Monday, November 17, 2008

Sem qualquer alfinetada

“Monsieur Laplace, they tell me that you have written this large book on the system of the universe, and have never mentioned its Creator”. To this Laplace replied bluntly, “I had no need for that hypothesis.”

Da primeira vez que li este episódio, fiquei com aquela sensação que leva a sorrir. Aquela sensação de assistir a um excelente golpe de retórica, do tipo facto envenenado. Que inteligência generosa! Reduzir Deus a uma hipótese, a um dado de input, mas mostrar que até nessa categoria, a ideia da existência de Deus é desnecessária, ridicularizando que sequer considere essa “hipótese”.

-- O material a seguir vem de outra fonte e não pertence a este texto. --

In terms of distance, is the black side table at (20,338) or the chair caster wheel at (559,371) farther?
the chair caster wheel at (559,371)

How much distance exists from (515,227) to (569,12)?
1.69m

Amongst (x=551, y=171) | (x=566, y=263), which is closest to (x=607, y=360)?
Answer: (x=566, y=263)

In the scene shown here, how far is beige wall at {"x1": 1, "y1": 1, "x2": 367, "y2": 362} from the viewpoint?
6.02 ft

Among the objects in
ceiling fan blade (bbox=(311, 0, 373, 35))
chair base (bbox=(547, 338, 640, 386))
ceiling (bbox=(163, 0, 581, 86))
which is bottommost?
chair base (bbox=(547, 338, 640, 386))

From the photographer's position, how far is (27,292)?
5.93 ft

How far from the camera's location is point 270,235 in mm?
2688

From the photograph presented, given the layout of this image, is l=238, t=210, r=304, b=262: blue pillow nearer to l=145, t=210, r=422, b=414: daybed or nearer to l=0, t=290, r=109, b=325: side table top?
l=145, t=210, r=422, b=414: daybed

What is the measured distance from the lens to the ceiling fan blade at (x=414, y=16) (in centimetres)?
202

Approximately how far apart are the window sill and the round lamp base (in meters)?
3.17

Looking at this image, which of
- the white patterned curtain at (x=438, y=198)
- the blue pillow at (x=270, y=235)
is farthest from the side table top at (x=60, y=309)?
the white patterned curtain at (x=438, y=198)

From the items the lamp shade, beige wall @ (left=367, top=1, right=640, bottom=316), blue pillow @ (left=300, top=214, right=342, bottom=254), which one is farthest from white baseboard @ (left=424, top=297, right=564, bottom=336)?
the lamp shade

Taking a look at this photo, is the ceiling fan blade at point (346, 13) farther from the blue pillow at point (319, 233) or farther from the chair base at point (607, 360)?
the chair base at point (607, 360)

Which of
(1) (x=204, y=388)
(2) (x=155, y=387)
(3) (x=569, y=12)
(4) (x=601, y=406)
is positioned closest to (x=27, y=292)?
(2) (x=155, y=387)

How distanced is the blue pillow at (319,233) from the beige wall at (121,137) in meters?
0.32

Há pouco tempo tive hipótese de perceber um nadinha melhor o que foi ao certo a escrita deste tal livro de Laplace. Deu para perceber que esta resposta brilhante foi afinal também inevitável, sem grandes considerações sobre quem o ouvia. Já não lhe consigo achar grande retórica. Era um livro no qual Laplace explicava o movimento de quase tudo o que mexia, recorrendo à mecânica clássica de Newton. De facto, ele não precisava de Deus para explicar o movimento dos planetas ou a mudança das marés. Não havia qualquer alfinetada.

Não sei se a retórica foi sempre a mesma, mas aquela a que assisto parece baseada neste episódio. É aquela que com meia dúzia de palavras atribui ao retórico uma vida inteira de credibilidade. Com uma generosidade imensa de palavras confiantes, persuadimos ou público a confiar em nós. Não predomina o argumento falacioso, apenas o crédito. No debate das ideias, ganha quem mostrar ter menos roupa suja.